→ Extract:
James Baldwin's American Scene
James Baldwin's American Scene
Overview
The “James Baldwin’s American Scene” seminar, taught by Professor Jacqueline Goldsby, examines Baldwin’s self-declared role as “witness” to America’s struggle to achieve racial justice. Through discussions of Baldwin’s essays and novels on the “American scene” from the 1940s to the 1980s, the course traces the trajectories of Baldwin’s fiction’s social concerns alongside his emergence as a path-breaking writer/thinker on American racial politics, culture, and literary aesthetics. Why, for Baldwin, did racial equality hinge on white and Black Americans being in “love” and open to sensual experience—and what kind of civil rights follow from Baldwin’s (homo)erotics of freedom? Baldwin’s religiosity was a burden and shield, a means and threat to his sense of self and voice; how does that ambivalence manifest in his writings, to make what arguments about the place of spirituality in American life? What are we to make of Baldwin’s unabashed allegorization of his personal and family history as national history, and what ethical claims do his works assert for both privacy’s and memory’s place in public life? And how should we understand a central paradox in Baldwin’s career: that his most trenchant critiques of the United States were written from abroad?
Students enrolled in “James Baldwin’s American Scene” engage with a wide variety of media: films, published print texts, art gallery exhibits, and digitized archival sources (manuscripts, photographs, and sound recordings). They also embrace new media platforms to communicate their critical understanding of Baldwin’s prose and politics. Through their digital work—text mining projects, podcasts, examinations of digitized manuscript materials, and visual critical essays created with ArcGIS StoryMaps—they offer innovative contributions to Baldwin scholarship and shed new light on his role in 20th-century literary and political history.
Student Work
“James Baldwin in the South,” by Kate Kushner ’21
James Baldwin’s participation in the modern civil rights movement occurred both on and off the page over many years of his career, and Baldwin used several of his writings to articulate his own vision of the artist’s role in the Black freedom struggle. The StoryMap “James Baldwin in the South” tracks Baldwin’s engagement with the 1960-1965 phase of the southern civil rights movement, combining maps, photographs, music, recorded interviews, quotes from Black newspapers, and excerpts from Baldwin’s writings to investigate how Baldwin went about implementing this vision in practice. While crafting a narrative out of these sources, this StoryMap also considers Baldwin’s ambivalence towards both the civil rights movement and the South.

→ Study material:
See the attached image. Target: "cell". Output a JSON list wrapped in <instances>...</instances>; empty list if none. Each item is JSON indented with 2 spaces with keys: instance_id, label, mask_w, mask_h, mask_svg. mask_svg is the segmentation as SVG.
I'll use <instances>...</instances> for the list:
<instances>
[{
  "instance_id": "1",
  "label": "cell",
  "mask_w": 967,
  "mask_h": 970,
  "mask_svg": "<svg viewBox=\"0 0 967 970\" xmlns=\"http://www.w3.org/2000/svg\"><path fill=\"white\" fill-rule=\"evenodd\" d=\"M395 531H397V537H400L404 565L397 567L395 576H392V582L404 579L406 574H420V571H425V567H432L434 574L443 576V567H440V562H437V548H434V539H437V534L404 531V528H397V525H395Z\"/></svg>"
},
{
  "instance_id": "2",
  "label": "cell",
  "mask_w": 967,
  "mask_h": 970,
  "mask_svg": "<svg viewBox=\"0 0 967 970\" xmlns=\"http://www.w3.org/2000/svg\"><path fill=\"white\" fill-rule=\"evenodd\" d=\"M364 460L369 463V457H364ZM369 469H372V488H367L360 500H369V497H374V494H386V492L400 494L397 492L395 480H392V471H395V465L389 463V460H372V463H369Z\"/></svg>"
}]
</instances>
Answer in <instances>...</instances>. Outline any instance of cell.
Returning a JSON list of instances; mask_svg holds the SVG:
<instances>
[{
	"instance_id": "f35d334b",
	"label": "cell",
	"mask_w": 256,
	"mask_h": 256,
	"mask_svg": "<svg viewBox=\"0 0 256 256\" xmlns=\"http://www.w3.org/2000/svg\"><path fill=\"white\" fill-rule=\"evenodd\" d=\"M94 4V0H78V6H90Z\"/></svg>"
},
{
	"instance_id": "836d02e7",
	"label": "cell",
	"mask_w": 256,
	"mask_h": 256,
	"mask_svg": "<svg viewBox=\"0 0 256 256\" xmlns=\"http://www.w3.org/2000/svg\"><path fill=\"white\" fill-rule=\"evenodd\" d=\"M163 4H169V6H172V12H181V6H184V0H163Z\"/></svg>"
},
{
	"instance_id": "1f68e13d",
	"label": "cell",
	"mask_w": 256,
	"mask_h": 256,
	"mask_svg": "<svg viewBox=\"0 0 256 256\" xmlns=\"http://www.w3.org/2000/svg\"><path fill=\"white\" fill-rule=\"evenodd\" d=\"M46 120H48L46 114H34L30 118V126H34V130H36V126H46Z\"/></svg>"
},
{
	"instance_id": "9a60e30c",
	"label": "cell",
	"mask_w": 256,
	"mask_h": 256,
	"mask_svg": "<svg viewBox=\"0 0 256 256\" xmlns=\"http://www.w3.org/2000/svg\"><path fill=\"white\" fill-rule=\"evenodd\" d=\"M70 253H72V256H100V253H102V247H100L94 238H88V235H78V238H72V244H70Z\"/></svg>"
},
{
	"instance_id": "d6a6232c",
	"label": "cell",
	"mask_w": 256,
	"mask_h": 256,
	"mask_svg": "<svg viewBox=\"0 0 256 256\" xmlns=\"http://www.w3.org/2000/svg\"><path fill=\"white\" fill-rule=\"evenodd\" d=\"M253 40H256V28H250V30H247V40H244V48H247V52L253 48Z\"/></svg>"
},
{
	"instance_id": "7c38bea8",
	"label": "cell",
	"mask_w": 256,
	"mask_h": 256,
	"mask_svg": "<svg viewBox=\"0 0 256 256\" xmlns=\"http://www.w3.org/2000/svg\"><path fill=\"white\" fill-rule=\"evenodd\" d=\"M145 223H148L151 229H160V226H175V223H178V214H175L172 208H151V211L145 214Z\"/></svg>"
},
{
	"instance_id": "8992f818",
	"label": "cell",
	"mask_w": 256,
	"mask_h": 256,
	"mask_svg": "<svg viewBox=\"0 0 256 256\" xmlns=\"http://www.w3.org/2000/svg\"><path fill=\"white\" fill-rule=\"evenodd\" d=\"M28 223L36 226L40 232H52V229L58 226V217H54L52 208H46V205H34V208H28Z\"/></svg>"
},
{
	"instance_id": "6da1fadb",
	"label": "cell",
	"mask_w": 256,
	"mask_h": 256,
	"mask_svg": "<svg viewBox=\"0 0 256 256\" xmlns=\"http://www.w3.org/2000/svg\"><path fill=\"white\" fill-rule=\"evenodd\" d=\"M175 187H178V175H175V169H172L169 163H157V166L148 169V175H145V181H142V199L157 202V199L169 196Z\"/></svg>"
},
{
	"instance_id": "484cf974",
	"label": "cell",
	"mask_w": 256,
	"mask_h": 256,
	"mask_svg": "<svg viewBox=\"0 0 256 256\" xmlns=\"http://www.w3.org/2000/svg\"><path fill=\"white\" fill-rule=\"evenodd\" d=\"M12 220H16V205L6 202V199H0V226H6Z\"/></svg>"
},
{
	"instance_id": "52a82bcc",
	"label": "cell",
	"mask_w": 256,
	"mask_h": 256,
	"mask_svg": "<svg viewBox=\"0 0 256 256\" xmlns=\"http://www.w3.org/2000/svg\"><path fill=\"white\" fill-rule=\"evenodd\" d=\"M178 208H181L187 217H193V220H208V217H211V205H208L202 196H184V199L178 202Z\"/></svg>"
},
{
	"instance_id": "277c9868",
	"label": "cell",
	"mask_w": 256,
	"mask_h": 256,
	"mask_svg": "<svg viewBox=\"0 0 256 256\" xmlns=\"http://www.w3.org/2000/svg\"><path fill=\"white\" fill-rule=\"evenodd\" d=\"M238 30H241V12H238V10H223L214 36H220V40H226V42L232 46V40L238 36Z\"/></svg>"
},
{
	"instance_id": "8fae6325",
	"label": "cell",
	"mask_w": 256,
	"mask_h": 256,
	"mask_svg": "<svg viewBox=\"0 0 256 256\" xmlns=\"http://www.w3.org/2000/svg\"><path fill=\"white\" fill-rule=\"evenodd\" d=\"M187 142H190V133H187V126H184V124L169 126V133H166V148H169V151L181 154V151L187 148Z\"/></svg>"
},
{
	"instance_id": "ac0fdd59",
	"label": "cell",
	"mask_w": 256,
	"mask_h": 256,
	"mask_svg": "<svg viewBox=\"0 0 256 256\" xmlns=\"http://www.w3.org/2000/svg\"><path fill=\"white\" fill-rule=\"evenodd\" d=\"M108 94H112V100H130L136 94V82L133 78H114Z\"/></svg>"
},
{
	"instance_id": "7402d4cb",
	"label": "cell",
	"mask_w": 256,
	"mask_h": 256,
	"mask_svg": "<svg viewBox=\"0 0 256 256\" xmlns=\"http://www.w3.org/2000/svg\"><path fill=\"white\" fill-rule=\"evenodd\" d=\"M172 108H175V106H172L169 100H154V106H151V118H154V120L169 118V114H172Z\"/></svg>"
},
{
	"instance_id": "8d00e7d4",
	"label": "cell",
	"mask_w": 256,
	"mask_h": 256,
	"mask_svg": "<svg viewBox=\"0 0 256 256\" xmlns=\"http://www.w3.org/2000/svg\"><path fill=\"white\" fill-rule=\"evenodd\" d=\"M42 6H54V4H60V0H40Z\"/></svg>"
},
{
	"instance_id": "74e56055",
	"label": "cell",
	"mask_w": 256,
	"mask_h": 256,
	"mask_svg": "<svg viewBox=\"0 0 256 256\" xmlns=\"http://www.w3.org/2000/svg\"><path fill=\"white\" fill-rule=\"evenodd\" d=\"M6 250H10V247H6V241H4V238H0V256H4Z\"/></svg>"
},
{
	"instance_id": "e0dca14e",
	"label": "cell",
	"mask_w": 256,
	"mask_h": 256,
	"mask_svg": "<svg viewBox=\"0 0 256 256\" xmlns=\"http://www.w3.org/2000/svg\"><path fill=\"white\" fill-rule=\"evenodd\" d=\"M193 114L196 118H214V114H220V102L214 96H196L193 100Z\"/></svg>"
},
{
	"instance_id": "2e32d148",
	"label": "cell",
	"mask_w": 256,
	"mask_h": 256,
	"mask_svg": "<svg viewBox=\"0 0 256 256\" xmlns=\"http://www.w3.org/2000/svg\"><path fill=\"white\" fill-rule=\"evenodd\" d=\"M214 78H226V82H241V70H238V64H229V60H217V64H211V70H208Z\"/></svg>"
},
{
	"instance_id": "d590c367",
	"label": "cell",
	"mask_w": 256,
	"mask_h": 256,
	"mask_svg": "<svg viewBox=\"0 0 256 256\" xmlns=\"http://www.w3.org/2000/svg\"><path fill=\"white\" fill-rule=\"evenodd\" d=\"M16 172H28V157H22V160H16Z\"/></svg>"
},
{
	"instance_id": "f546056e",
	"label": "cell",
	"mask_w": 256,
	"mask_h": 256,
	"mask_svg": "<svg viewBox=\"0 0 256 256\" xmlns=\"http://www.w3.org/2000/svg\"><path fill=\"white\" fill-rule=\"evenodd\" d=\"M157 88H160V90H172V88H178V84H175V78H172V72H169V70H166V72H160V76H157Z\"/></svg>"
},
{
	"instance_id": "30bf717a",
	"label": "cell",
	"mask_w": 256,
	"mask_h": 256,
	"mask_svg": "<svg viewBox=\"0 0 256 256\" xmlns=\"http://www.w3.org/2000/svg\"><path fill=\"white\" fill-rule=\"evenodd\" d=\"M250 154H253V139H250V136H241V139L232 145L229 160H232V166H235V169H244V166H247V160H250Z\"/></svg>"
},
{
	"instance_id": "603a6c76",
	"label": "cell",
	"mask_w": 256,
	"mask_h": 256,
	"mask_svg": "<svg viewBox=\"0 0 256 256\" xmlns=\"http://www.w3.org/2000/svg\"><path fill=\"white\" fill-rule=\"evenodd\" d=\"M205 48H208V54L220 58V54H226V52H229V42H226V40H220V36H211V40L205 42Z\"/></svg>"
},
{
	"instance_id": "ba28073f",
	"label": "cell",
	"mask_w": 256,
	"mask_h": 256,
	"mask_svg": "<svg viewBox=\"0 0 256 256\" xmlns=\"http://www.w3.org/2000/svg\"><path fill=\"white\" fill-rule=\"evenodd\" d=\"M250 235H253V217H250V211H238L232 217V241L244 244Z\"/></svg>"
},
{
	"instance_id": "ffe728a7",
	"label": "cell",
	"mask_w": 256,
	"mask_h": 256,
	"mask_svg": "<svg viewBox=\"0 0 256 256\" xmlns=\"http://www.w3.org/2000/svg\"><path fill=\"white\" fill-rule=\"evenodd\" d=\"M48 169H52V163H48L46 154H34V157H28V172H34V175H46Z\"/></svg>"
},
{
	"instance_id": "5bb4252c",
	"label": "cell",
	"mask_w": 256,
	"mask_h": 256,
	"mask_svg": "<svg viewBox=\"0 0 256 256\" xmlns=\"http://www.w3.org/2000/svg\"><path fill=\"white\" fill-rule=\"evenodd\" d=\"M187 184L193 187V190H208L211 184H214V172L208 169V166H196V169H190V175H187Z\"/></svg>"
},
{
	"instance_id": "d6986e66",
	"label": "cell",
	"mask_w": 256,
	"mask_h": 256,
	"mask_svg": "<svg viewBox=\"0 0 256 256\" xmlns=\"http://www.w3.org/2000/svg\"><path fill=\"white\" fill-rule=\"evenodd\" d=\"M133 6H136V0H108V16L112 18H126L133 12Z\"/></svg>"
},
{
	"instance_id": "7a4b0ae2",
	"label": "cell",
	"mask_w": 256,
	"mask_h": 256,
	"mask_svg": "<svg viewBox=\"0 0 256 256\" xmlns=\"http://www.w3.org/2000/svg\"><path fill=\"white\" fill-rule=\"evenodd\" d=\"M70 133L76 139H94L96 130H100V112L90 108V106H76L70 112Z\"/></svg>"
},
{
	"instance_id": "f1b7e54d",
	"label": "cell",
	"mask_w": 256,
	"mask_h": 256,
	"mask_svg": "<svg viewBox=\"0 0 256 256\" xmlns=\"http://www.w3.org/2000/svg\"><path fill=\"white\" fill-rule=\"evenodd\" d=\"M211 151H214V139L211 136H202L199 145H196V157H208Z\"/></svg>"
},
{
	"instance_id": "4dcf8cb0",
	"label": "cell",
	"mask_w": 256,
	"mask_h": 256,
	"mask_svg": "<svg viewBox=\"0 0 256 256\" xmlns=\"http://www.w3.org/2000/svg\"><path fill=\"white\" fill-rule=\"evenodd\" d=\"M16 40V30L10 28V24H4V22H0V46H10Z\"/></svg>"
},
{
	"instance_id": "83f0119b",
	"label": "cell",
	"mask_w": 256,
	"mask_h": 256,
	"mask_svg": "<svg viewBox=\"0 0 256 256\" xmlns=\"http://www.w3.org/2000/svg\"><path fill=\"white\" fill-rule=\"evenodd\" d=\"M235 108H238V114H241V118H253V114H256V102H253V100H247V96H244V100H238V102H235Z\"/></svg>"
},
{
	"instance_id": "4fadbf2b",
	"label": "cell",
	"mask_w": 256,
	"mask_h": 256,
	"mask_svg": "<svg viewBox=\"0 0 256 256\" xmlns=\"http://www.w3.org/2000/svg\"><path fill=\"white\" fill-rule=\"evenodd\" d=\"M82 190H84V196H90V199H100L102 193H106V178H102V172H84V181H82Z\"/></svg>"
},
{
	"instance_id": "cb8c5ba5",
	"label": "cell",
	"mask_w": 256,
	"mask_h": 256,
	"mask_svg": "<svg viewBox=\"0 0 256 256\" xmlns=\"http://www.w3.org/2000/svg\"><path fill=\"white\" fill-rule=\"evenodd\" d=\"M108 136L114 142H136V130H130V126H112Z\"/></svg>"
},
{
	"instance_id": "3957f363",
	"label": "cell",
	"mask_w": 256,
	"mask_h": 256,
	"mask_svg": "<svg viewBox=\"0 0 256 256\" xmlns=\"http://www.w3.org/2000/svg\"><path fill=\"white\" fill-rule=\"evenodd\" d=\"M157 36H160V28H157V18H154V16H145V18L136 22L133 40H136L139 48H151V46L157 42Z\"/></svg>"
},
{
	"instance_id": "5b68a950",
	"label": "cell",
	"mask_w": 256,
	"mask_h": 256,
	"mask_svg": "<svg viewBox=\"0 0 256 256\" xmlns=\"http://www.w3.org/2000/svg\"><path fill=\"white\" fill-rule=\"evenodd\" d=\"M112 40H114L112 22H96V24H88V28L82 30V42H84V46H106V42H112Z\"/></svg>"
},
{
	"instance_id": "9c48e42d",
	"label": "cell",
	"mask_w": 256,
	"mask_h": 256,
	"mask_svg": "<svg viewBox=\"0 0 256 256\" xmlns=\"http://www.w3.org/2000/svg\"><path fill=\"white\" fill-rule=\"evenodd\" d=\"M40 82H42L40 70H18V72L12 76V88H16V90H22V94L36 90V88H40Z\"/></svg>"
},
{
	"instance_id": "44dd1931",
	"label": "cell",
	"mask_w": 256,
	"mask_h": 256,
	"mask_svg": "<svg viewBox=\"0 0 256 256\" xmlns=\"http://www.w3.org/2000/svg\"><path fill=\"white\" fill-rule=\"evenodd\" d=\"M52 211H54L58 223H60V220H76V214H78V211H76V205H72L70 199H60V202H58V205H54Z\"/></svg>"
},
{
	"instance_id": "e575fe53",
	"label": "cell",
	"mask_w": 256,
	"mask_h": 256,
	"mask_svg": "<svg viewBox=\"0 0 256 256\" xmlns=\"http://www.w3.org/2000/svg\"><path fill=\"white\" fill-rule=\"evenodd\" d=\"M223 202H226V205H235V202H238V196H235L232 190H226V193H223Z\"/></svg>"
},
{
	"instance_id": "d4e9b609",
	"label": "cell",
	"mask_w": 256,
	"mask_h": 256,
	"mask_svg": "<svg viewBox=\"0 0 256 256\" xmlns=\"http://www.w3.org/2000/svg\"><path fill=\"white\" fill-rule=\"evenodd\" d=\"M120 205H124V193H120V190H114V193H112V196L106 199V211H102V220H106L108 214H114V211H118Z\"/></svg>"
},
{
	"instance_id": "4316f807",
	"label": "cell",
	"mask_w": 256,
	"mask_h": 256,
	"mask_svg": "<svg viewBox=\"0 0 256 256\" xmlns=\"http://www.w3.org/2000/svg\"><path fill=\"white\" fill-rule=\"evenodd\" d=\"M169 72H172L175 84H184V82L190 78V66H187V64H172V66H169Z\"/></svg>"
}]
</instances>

→ Work instruction 1:
According to the course page, who teaches the seminar?
→ Work instruction 2:
Copy the passage of the course page starting with "Students enrolled in" and going on through "and political history.".
The records play no part here.

→ Exercise response 1:
Professor Jacqueline Goldsby teaches it.

→ Exercise response 2:
Students enrolled in “James Baldwin’s American Scene” engage with a wide variety of media: films, published print texts, art gallery exhibits, and digitized archival sources (manuscripts, photographs, and sound recordings). They also embrace new media platforms to communicate their critical understanding of Baldwin’s prose and politics. Through their digital work—text mining projects, podcasts, examinations of digitized manuscript materials, and visual critical essays created with ArcGIS StoryMaps—they offer innovative contributions to Baldwin scholarship and shed new light on his role in 20th-century literary and political history.